An archived environmental LiDAR data from Campeche, Mexico, did a lot more than map trees in 2024. It brought to light Valeriana, a massive ancient Maya city that had languished in an archaeological blind spot for decades. What's striking about this discovery is that it wasn't made during an expensive expedition into pristine wilderness. Instead, it was pulled from an environmental data set that already existed in an online archive, waiting for the right question to be asked.
The data was stumbled upon by a researcher who came across environmental LiDAR data originally collected for forest monitoring, research in the journal
Antiquity says. The research team examined about 50 square miles of this existing survey data and identified a large urban centre with more than 6,000 pre-Hispanic structures. The breakthrough came from a digital re-reading of the landscape, adding to evidence that the central Maya Lowlands were more densely settled than once assumed about empty spaces on historical maps. And it just goes to show that even major historical sites can be relatively invisible when the raw data to find them already exists on our computers.
Why lidar sees what eyes can’t seeThe technology that enabled this discovery is called airborne lidar, or Light Detection and Ranging.
Lidar works extremely well in dense tropical forests because it takes thousands of laser shots from an aeroplane. Some of the light hits the trees, but some pulses go through tiny holes in the canopy and hit the ground and bounce back up. This data is then used to digitally remove the vegetation, building highly accurate 3D models of the earth underneath.
A report in
Nature shows that laser technology is radically changing our perception of tropical lowlands and making entire settlement networks visible. Traditional field archaeology in the jungle was, for decades, painfully slow. Researchers hacked their way through thick vines with machetes, just to see a few meters ahead. Ancient features like building platforms, roads, and walls blend seamlessly into the rocky jungle floor from the ground, but lidar offers a bird's-eye view, making them easy to spot.

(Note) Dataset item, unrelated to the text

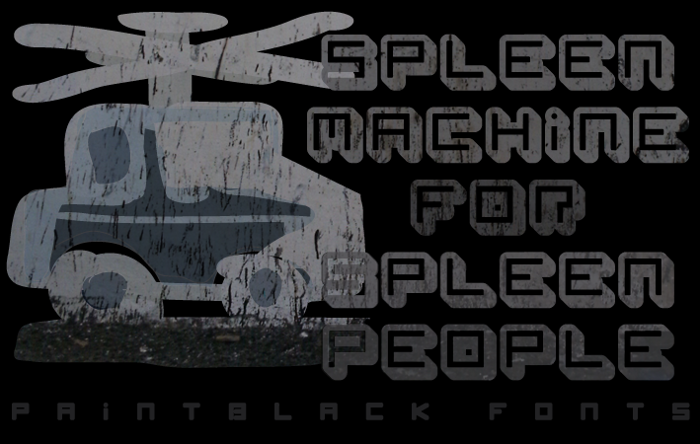 spleen machine Font poster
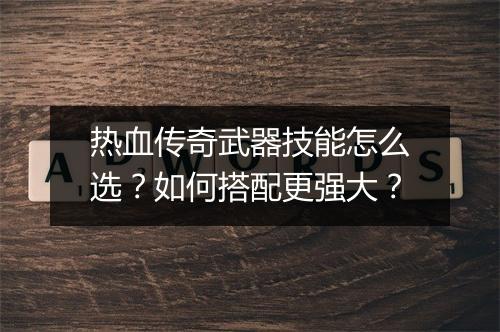 热血传奇武器技能怎么选？如何搭配更强大？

LiDAR mapping the world with precision and smart vision tech. Image Credit: Wikimedia Commons
Valeriana’s Place in Maya HistoryThe sheer scale of Valeriana challenges long-held beliefs about the way the Maya lived. In the past, scholars tended to see the ancient Maya lowlands as a quiet rural backwater with only a few famous monument centres standing in isolation. The discovery of Valeriana strongly supports a very different historical picture.
The city shows signs of being a major political capital from the Classic period between 250 and 900 AD, Tulane University says. Laser data showed temple pyramids, enclosed public plazas, a sports ball court, and an engineered reservoir by damming a seasonal stream. The fact that an urban centre of this size was sitting undetected right next to a modern regional highway attests to the fact that archaeologists are a long way from discovering all the major ancient cities of the region.

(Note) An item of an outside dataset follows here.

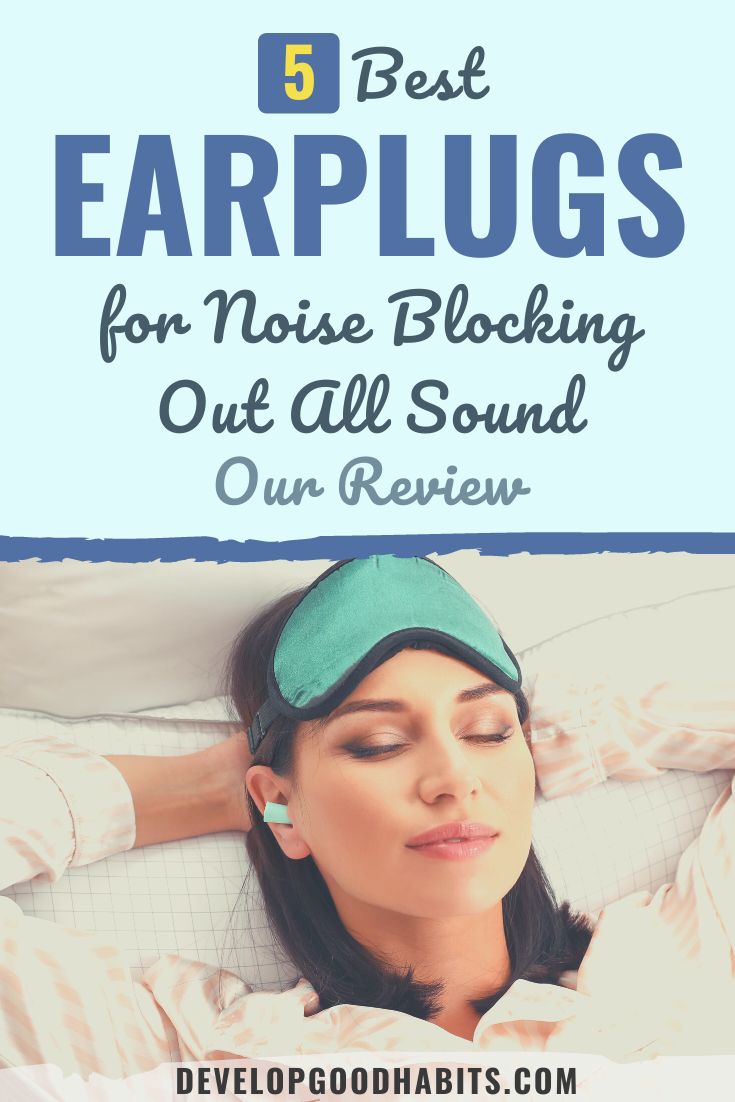 The 5 Best Earplugs For Noise Blocking Out All Sound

A thick landscape, not a vacant oneBeyond the grand pyramids, the find provides important data on ancient population densities. The scans revealed that Valeriana was enmeshed in a dense, complex network of houses, elevated causeways and sophisticated agricultural terraces. This implies that the Maya engineered their environment to sustain a large, interconnected web of communities.

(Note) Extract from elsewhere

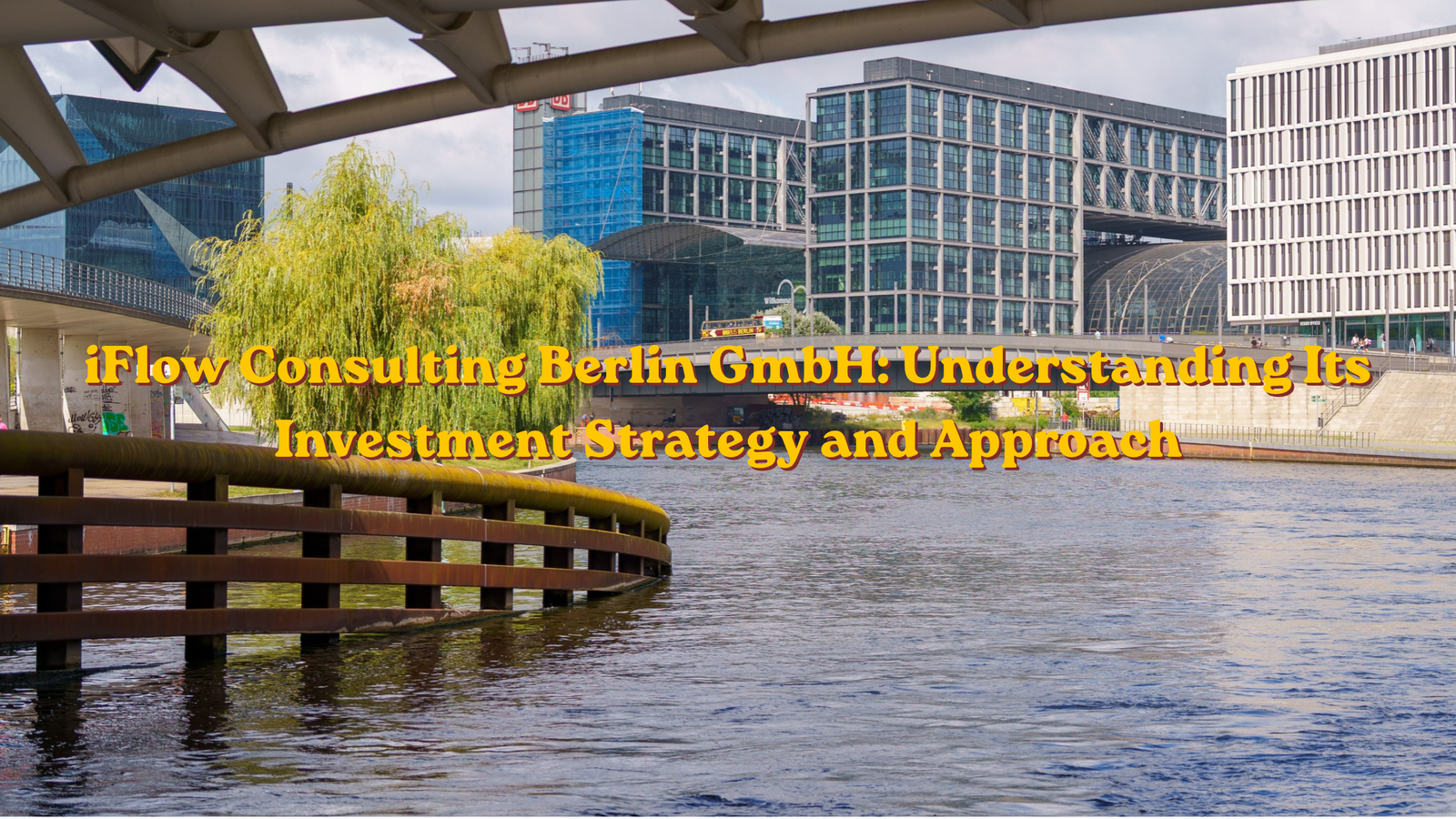iFlow Consulting Berlin GmbH: Understanding Its Investment Strategy and Approach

The site suggests that life in the ancient lowlands was more or less continuous and populous than older ground surveys had indicated. Modern archaeology is starting to map out entire corridors of ancient suburban sprawl instead of hunting for lonely monuments in an empty forest. Valeriana demonstrates that what appears to be a quiet, empty forest on our current maps may be a gap in our research coverage, not a true absence of ancient people.